Repeat the data word for word and skip the pictures.

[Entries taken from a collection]
•••

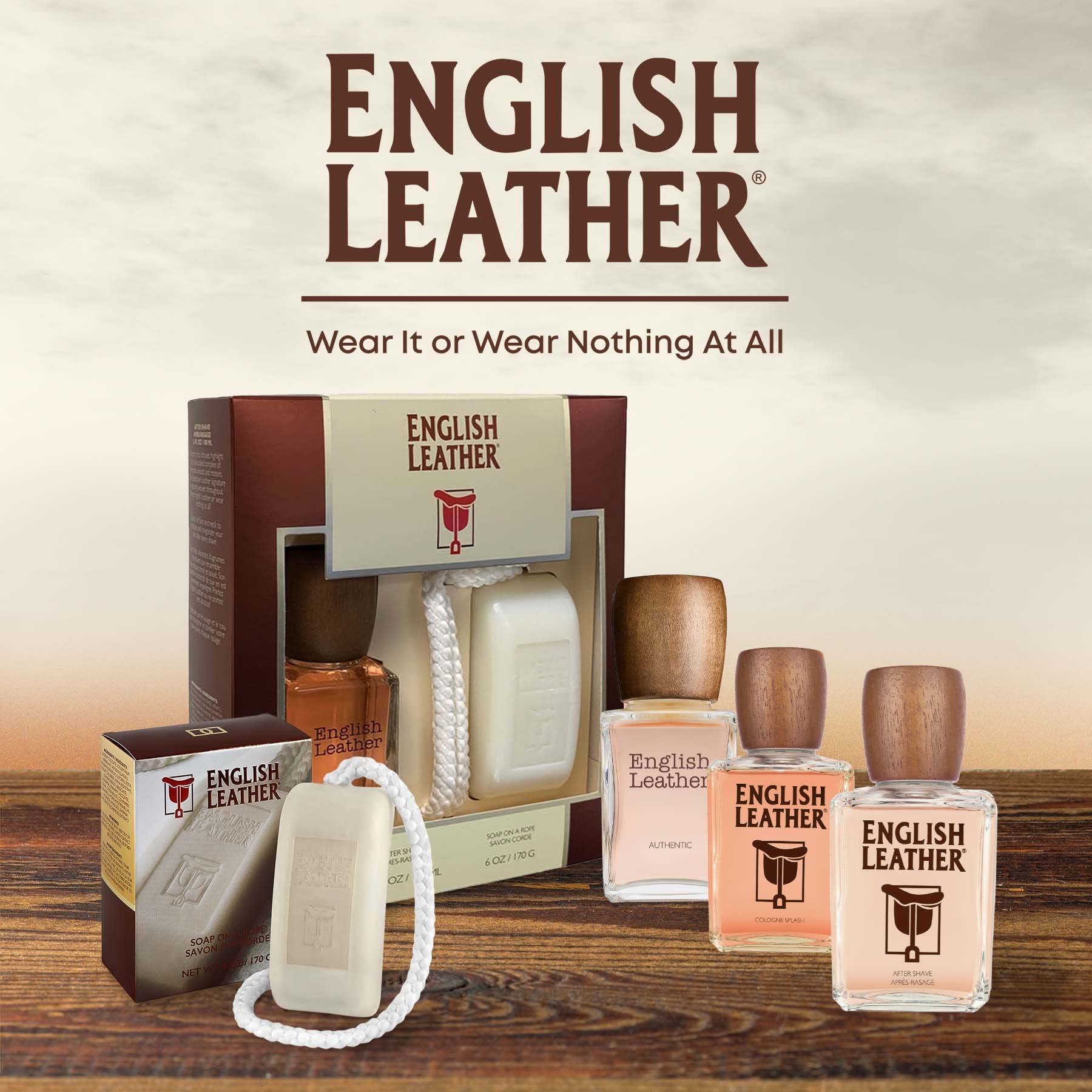 Foto 7 pulgar | Colonia Dana English Leather Para Hombre, 240 Ml - Venta Internacional.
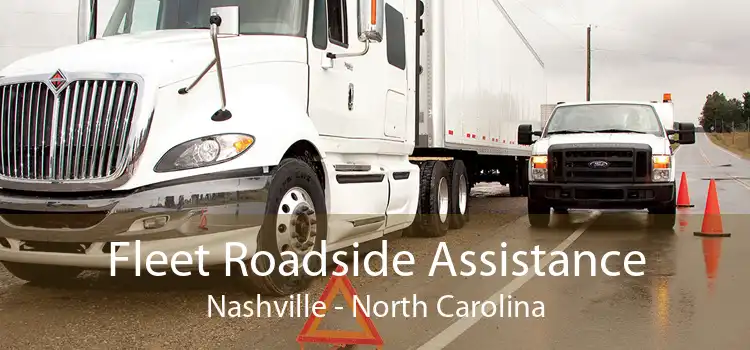 Fleet Roadside Assistance Nashville - North Carolina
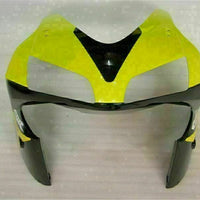 MSA Injection Yellow Black Plastic Fairing Fit for Honda 2003-2004 CBR600RR u015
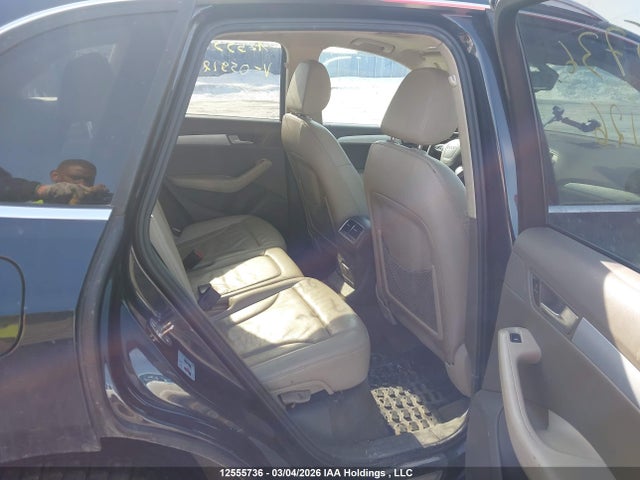 Продажа на аукционе авто 2012 Audi Q5 Premium Plus, vin: WA1LFCFP4CA059126, номер лота: 12555736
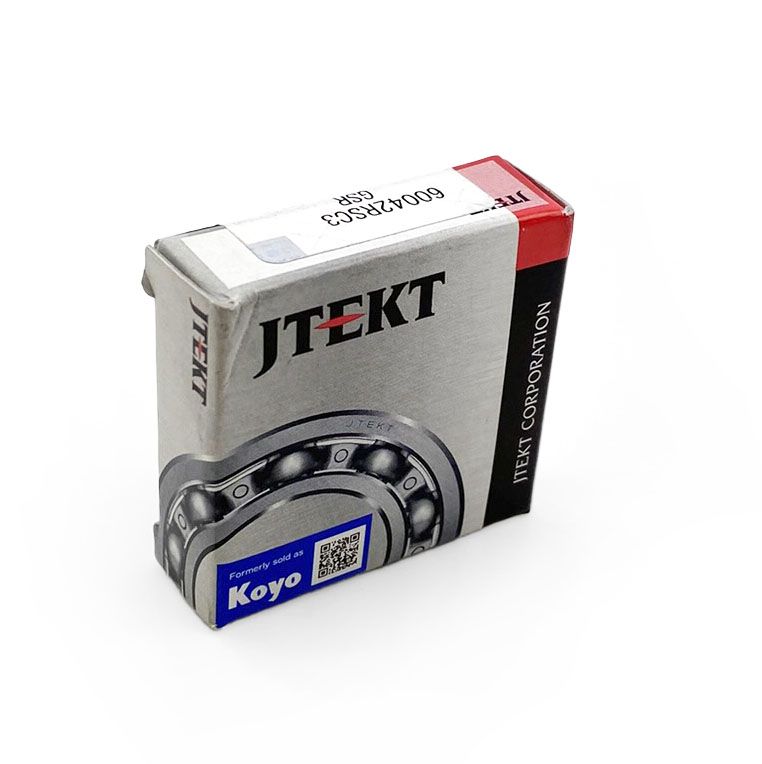 BEARING 6004 C3 2RS KOYO, SIZE 20x42x12 2 SIDE SEALED, PROX 23.6004-2RS MADE IN JAPAN - Image 3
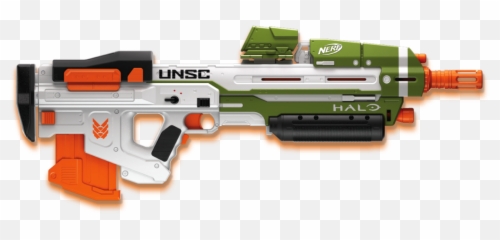 Nerf Halo Blaster Accessories U0026 Videos - png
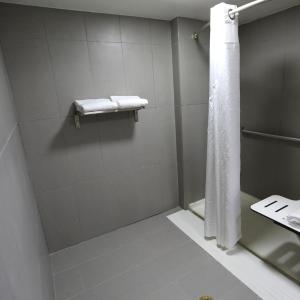 Double Room - Mobility Access with Roll-in Shower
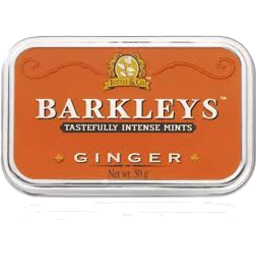 Photo of Barkley's Ginger Mints 50g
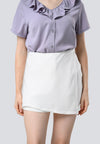 Carsie Skort (Off-white)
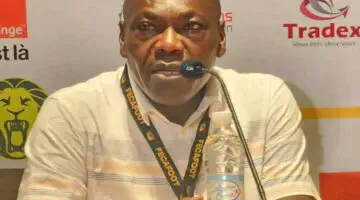 Cameroun : David Pagou retient l’essentiel après la victoire contre les Comores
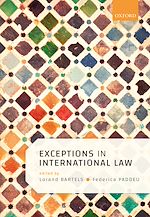 Télécharger le livre :  Exceptions in International Law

•••

Your solution:
 Foto 7 pulgar | Colonia Dana English Leather Para Hombre, 240 Ml - Venta Internacional.
 Fleet Roadside Assistance Nashville - North Carolina
 MSA Injection Yellow Black Plastic Fairing Fit for Honda 2003-2004 CBR600RR u015
 Продажа на аукционе авто 2012 Audi Q5 Premium Plus, vin: WA1LFCFP4CA059126, номер лота: 12555736
 BEARING 6004 C3 2RS KOYO, SIZE 20x42x12 2 SIDE SEALED, PROX 23.6004-2RS MADE IN JAPAN - Image 3
 Nerf Halo Blaster Accessories U0026 Videos - png
 Double Room - Mobility Access with Roll-in Shower
 Photo of Barkley's Ginger Mints 50g
 Carsie Skort (Off-white)
 Cameroun : David Pagou retient l’essentiel après la victoire contre les Comores
 Télécharger le livre :  Exceptions in International Law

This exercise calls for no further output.